Coal India, a state-owned coal mining company in India, is projected to cut about 73,800 jobs, according to a report 'Global Coal Mine Tracker' from Global Energy Monitor, released this week.
India’s coal mining industry employs more than three lakh workers in active mining projects, ranking it as the second-largest coal producer globally. Around 70 nations collectively produce 7.9 billion tonnes of coal every year.
At least 100 workers at Coal India, which operates under the Ministry of Coal of the Government of India, fear job losses every day. Interestingly, the company currently employs about 2.30 lakh workers, a decrease from 3.10 lakh in 2017. The country is steadily moving towards adopting green energy resources under its Net Zero Emissions by 2070 initiative, as revealed in August 2023 by the Ministry of Environment, Forest and Climate Change.
Furthermore, India will not be the only country spearheading layoffs in the coal mining industry worldwide; China's coal mining industry, which has around 1.5 million workers, will also contribute to global layoffs. Reportedly, six coal mining companies, including China Energy, Jinneng Group, Shandong Energy, China Coal, Shaanxi Coal, and Chemical Industry Group, will be among the top 10 companies to lay off 5,00,000 workers in the next 25 years.
The report states, “Coal miners face the harsh prospect of job layoffs due to scheduled mine closures and a market shift toward cheaper wind and solar power generation, whether or not their home country has a coal phase-out policy in place. An average of 100 workers per day faces potential unemployment by 2035.”
Commenting on the projections, Dorothy Mei, Project Manager for the Global Coal Mine Tracker at Global Energy Monitor, said, “Coal mine closures are inevitable, but economic hardship and social strife for workers are not. Viable transition planning is happening, as seen in Spain, where the country regularly reviews the ongoing impacts of decarbonization. Governments should draw inspiration from its success in planning their own energy transition strategies.”

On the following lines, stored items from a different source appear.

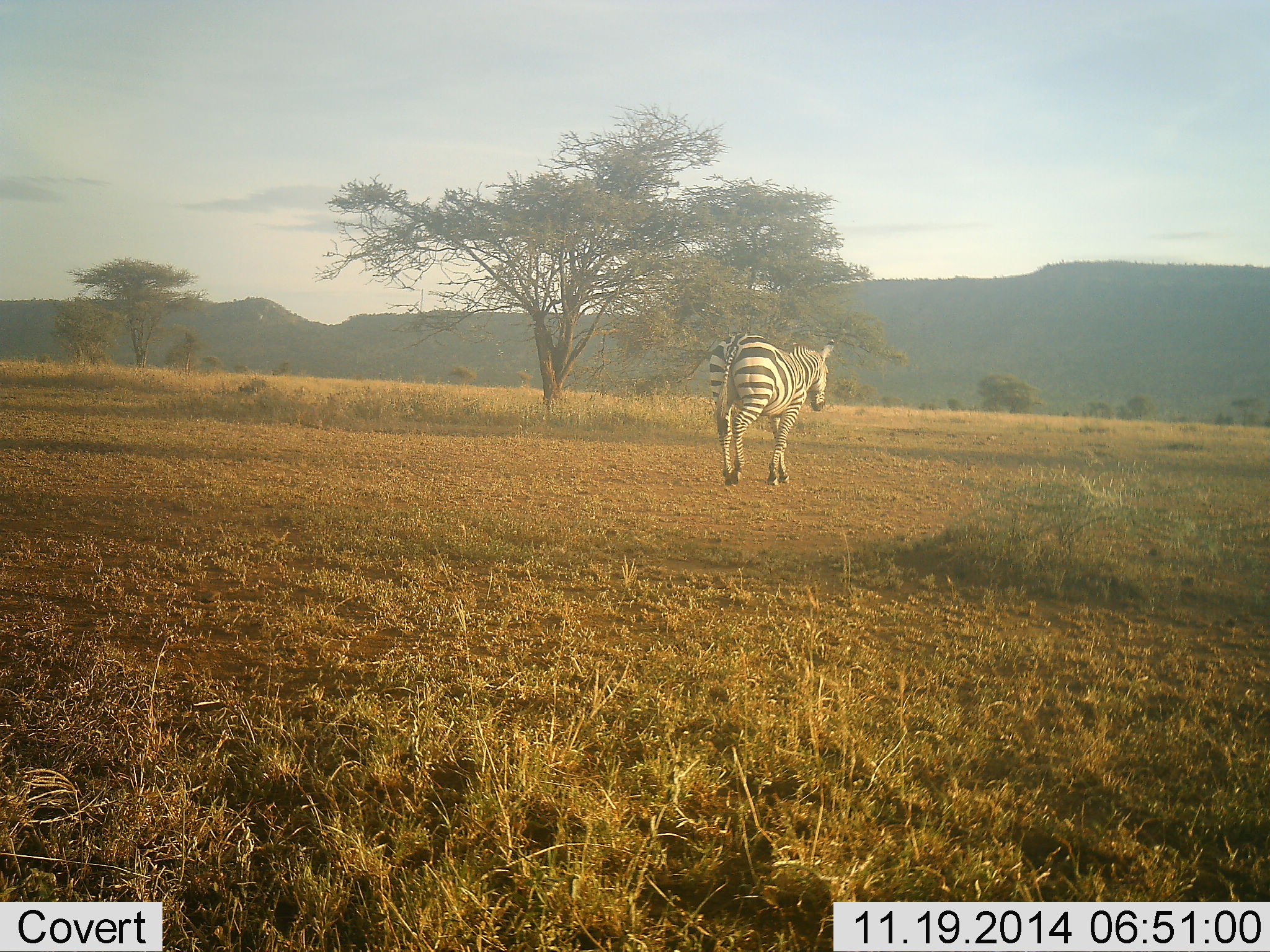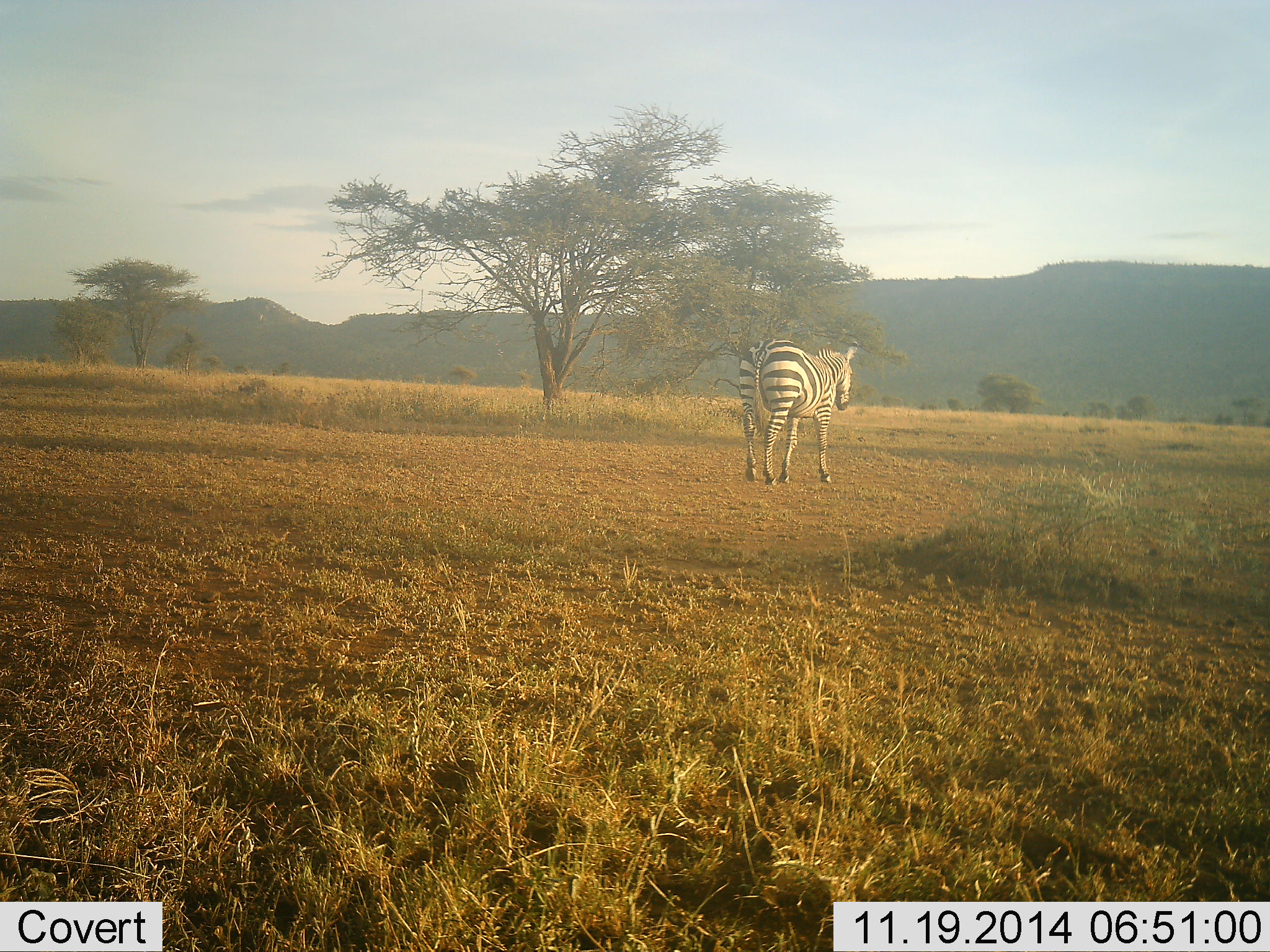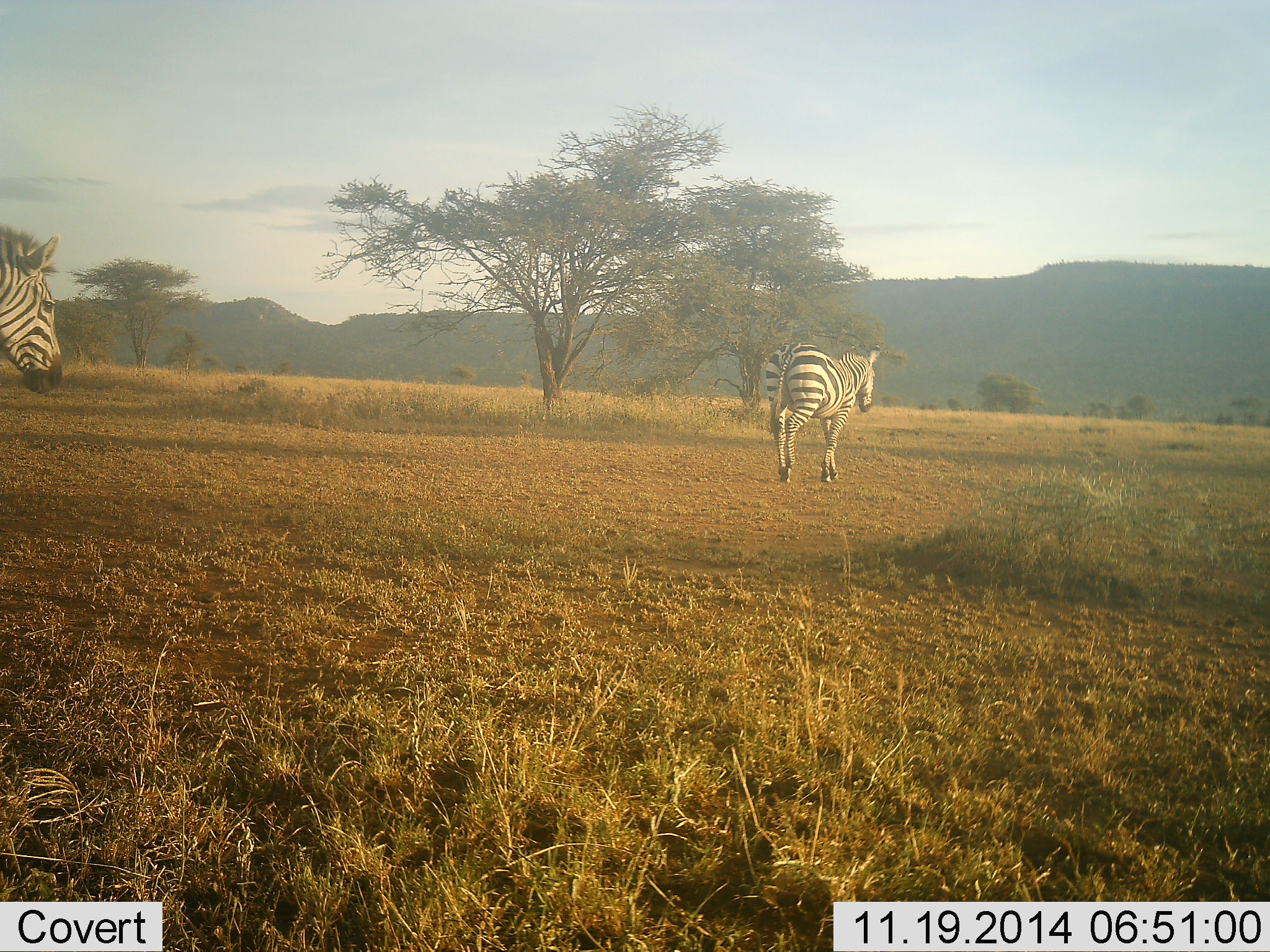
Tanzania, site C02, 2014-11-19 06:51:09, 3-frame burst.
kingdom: Animalia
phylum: Chordata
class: Mammalia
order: Perissodactyla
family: Equidae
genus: Equus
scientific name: Equus quagga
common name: plains zebra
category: zebra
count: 2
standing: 0%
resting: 0%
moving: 100%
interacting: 0%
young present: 0%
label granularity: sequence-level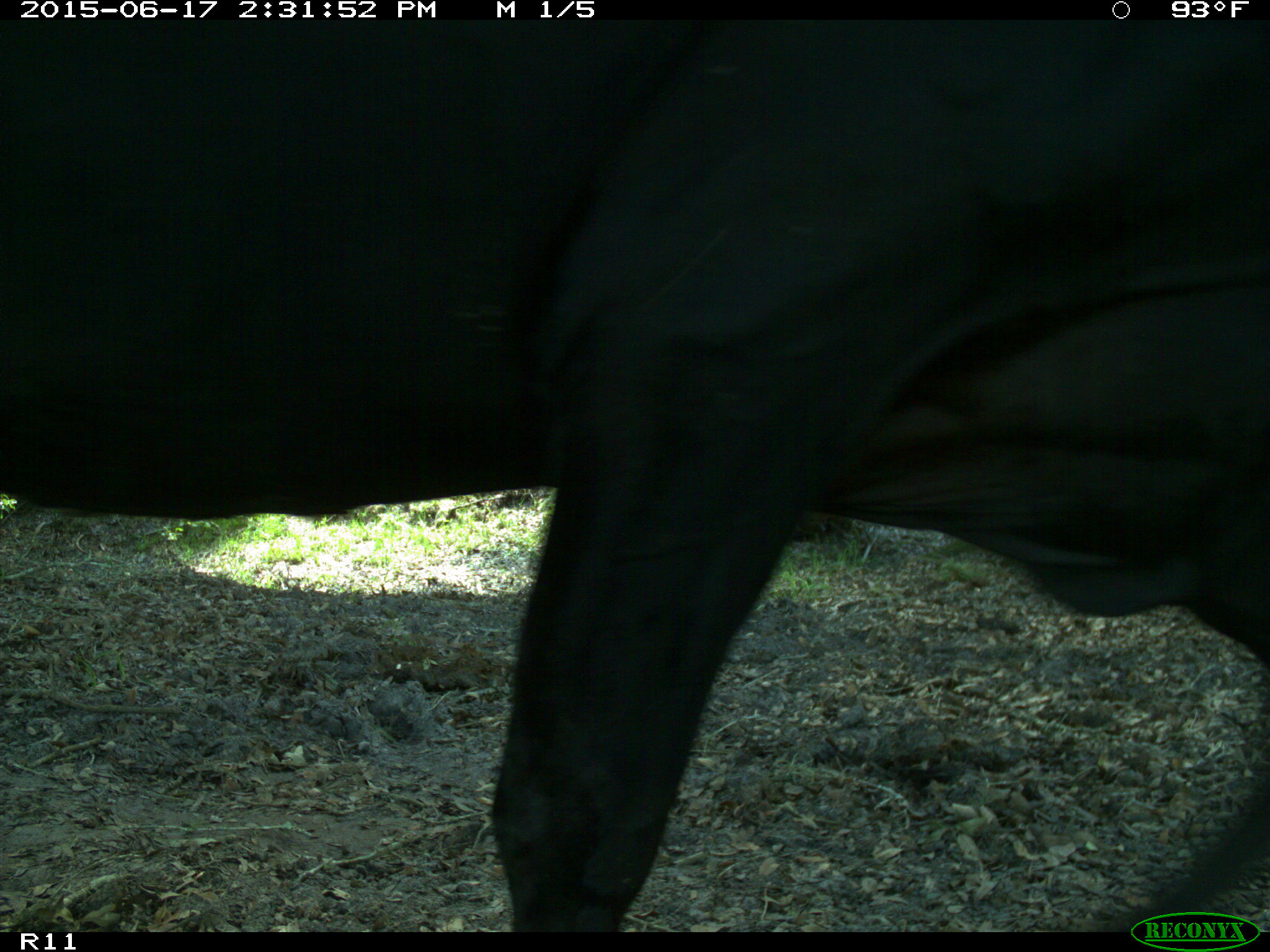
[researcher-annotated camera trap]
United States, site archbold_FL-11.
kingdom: Animalia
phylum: Chordata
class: Mammalia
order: Artiodactyla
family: Bovidae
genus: Bos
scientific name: Bos taurus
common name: domestic cow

Recommending transition planning for the workers losing their jobs, Ryan Driskell Tate, Coal Program Director at Global Energy Monitor, said, “We need to put workers first on the agenda if we want to ensure the just transition isn’t just talk. With technologies and markets primed for an energy transition, we have to be proactive about the unique concerns of coal miners and their communities.”